No hemos sabido responder a las nuevas necesidades, es decir, las nuevas posibilidades que van creando necesidades en el ciudadano y en relación con el medio ambiente. Todo esto ha llegado al punto en que ese peso que tenía el arquitecto en la sociedad se ha transformado en un sentimiento de engaño e innecesidad que nos va a poner muy difícil recuperar la creencia en la importancia del diseño.

Sin embargo, el arquitecto no ha dejado de ser una pieza del juego que crecía paralelamente a la burbuja, dejándole un lugar cada vez más pequeño y manejable. La distracción por el consumo y el avance de las tecnologías ha permitido que todo esto se desmadrara y se pusieran los dientes largos en sectores que llevan años actuando de manera abusiva, habiendo alcanzado una posición de poder, y que serán un lastre para la necesaria reforma.

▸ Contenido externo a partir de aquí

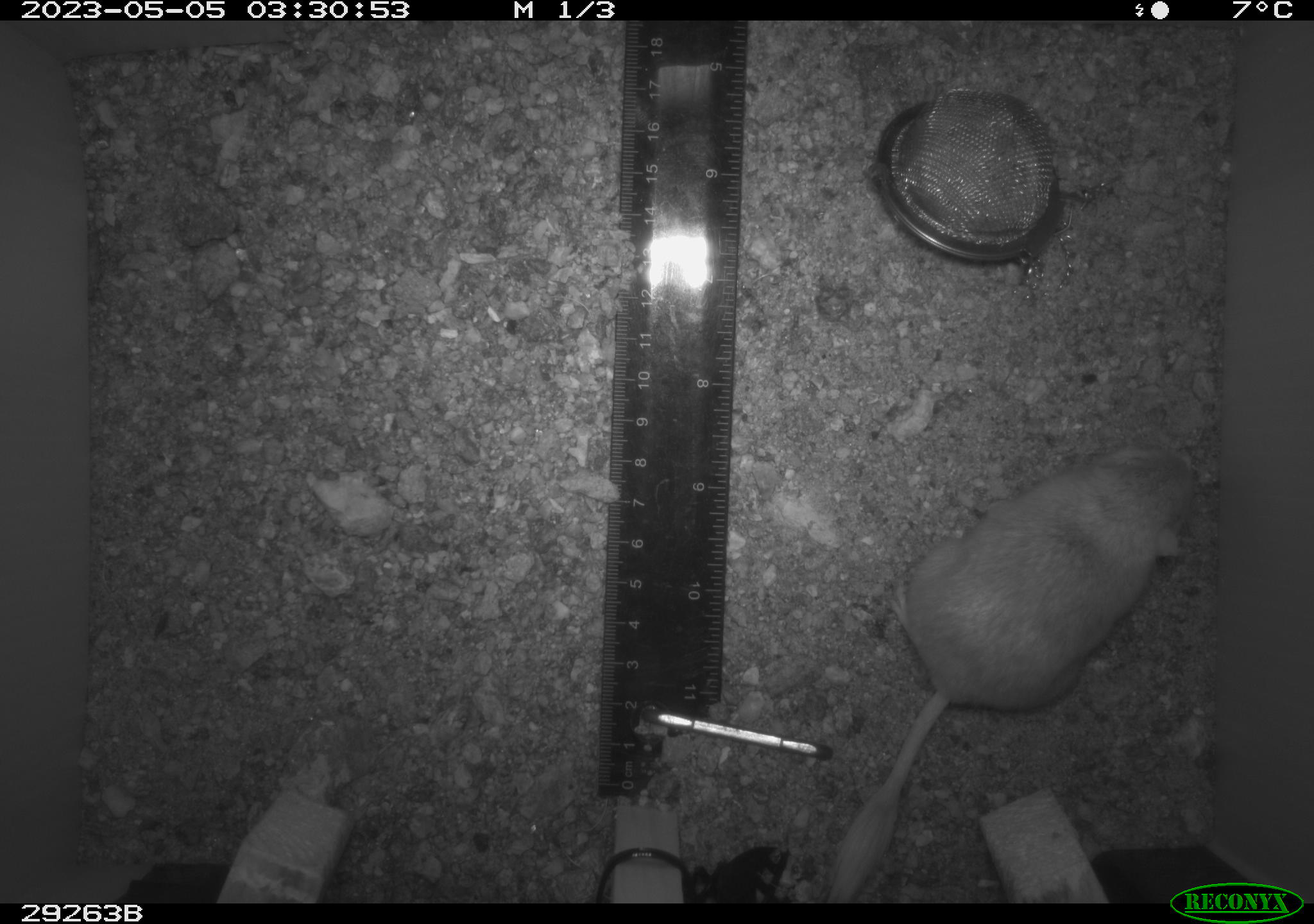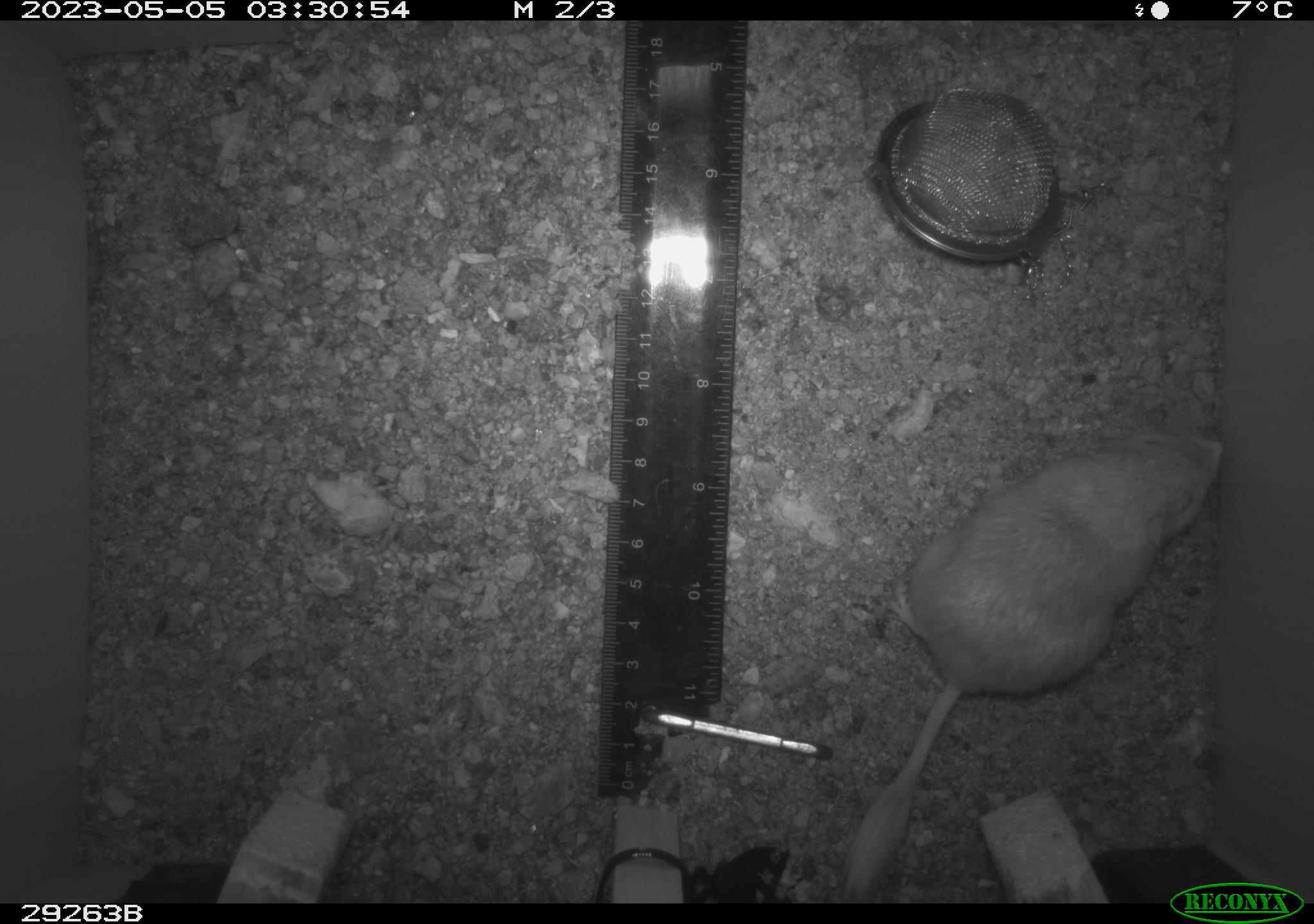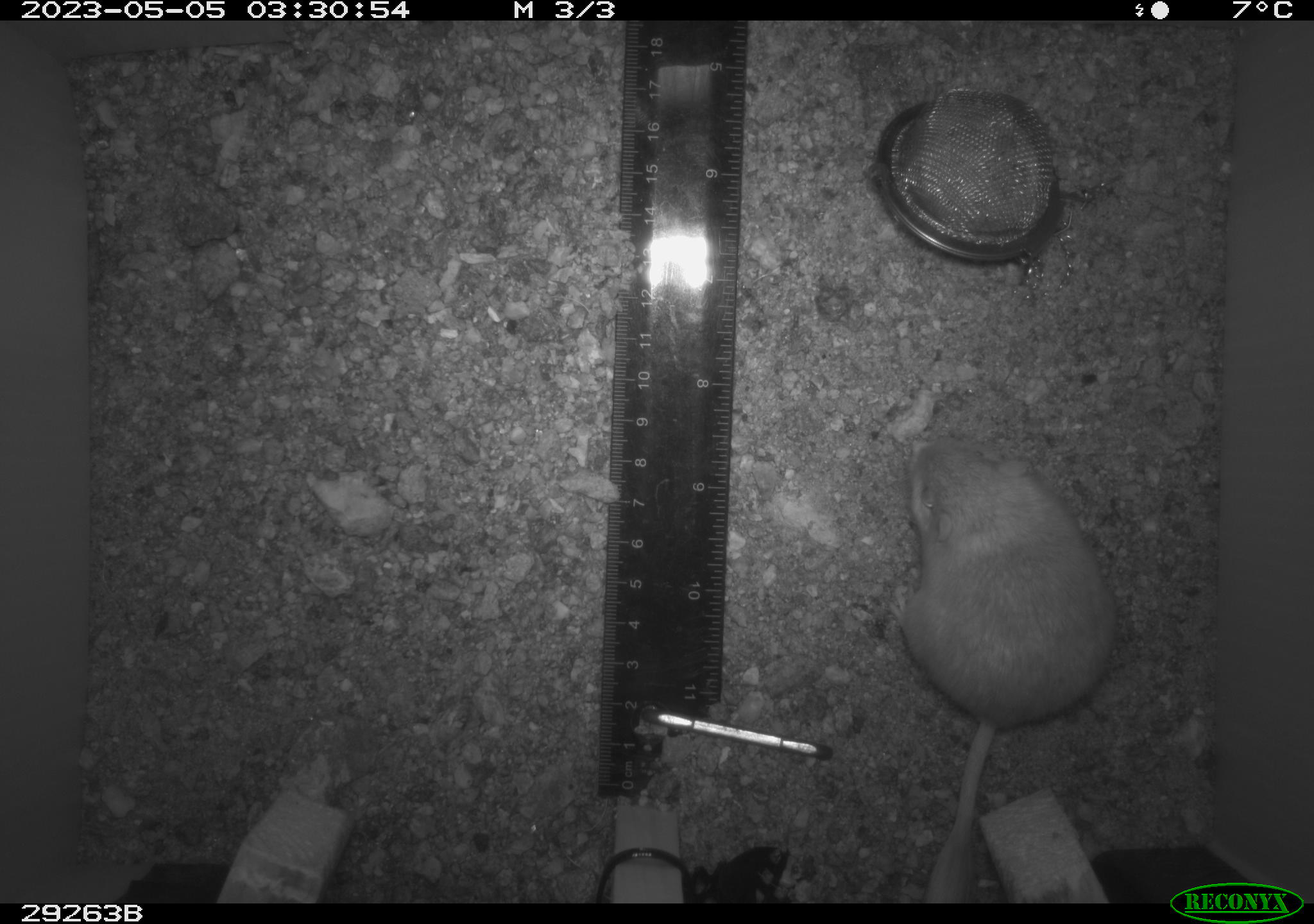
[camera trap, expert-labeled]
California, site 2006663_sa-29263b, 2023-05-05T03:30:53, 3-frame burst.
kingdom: Animalia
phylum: Chordata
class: Mammalia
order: Rodentia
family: Heteromyidae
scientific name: Heteromyidae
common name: kangaroo rats and pocket mice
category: heteromyidae family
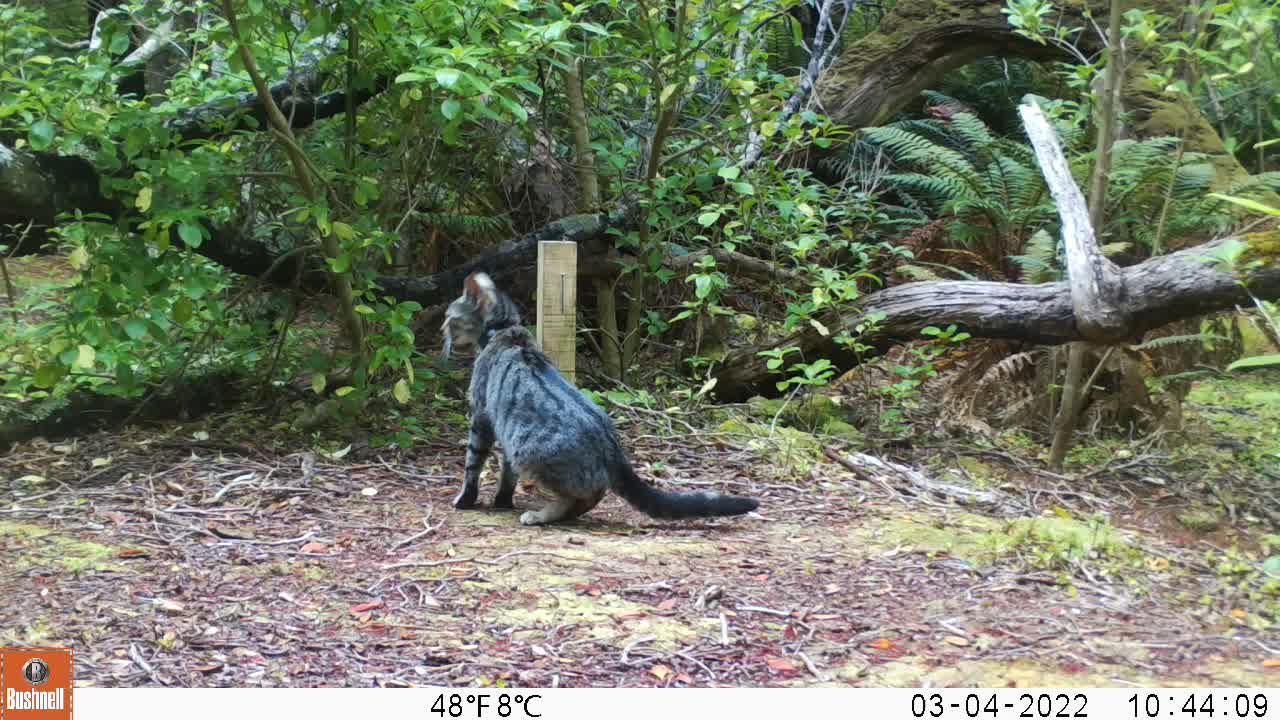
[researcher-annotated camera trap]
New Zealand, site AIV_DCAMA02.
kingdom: Animalia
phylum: Chordata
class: Mammalia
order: Carnivora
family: Felidae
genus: Felis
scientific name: Felis catus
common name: domestic cat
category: cat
Cat (domestic cat) (Felis catus).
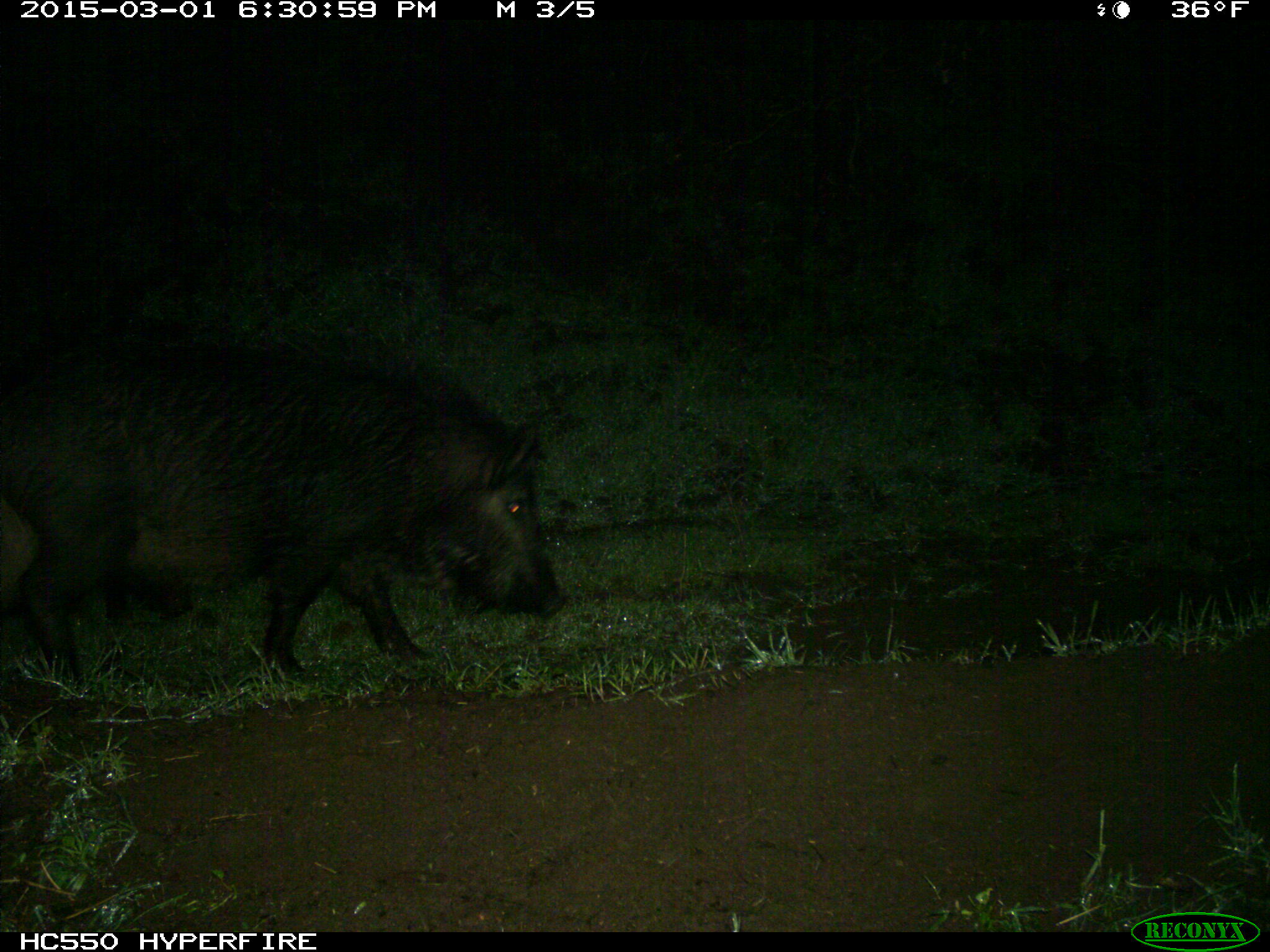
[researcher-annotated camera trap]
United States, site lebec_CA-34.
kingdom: Animalia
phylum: Chordata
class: Mammalia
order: Artiodactyla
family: Suidae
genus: Sus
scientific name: Sus scrofa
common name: wild boar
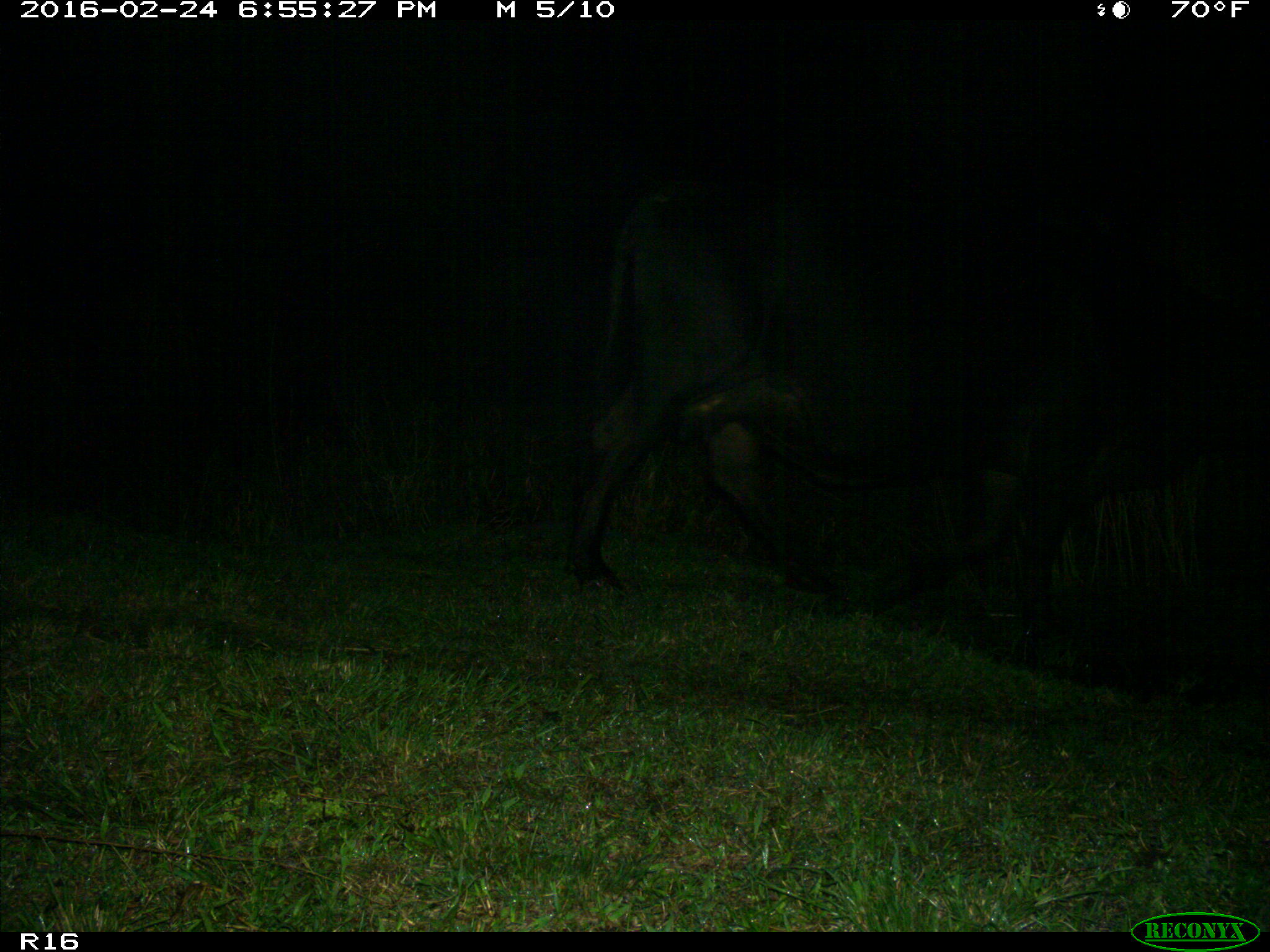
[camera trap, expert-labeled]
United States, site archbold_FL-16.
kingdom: Animalia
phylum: Chordata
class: Mammalia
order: Artiodactyla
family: Bovidae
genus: Bos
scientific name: Bos taurus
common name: domestic cow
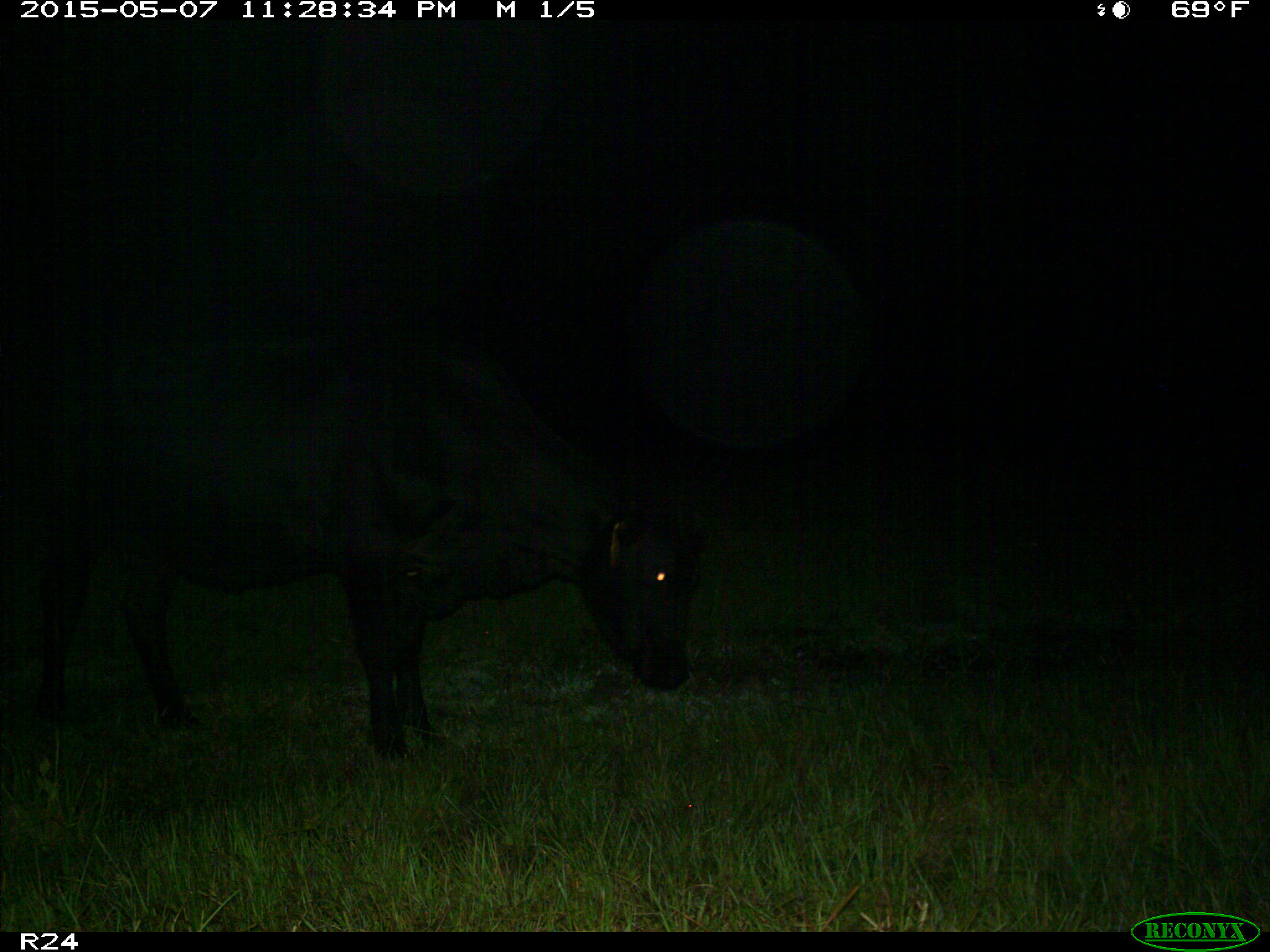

Tenemos ahora la opción de hacer del problema una oportunidad y aprovechar este paréntesis para reenfocar el proceso de proyecto, recuperando la intencionalidad y el compromiso de la arquitectura con el servicio que ha de prestar. Recuperar la actitud fundamentalmente técnica que siempre tuvo en España, combinando tecnología y estrategias activas y pasivas con diseño para alcanzar estándares acordes con el siglo en el que vivimos.

Por otra parte, está el debate de en qué medida estamos los profesionales desfasados con nuestro papel: si ya tenemos construido el 80% del parque inmobiliario que necesitamos para las próximas cinco décadas, ¿estamos preparados para afrontar el tipo y nivel de rehabilitación que tenemos por delante? Si la sostenibilidad parece estar tan ligada a paradigmas y costumbres ancestrales como a nuevas tecnologías y sistemas, ¿cuánta formación nos falta?. Sí parece estar confirmado que la rehabilitación energética precisa de una nueva forma de abordar el problema de siempre, por lo que tanto técnicos como operarios tendremos que completar nuestra formación de manera contundente y rápida.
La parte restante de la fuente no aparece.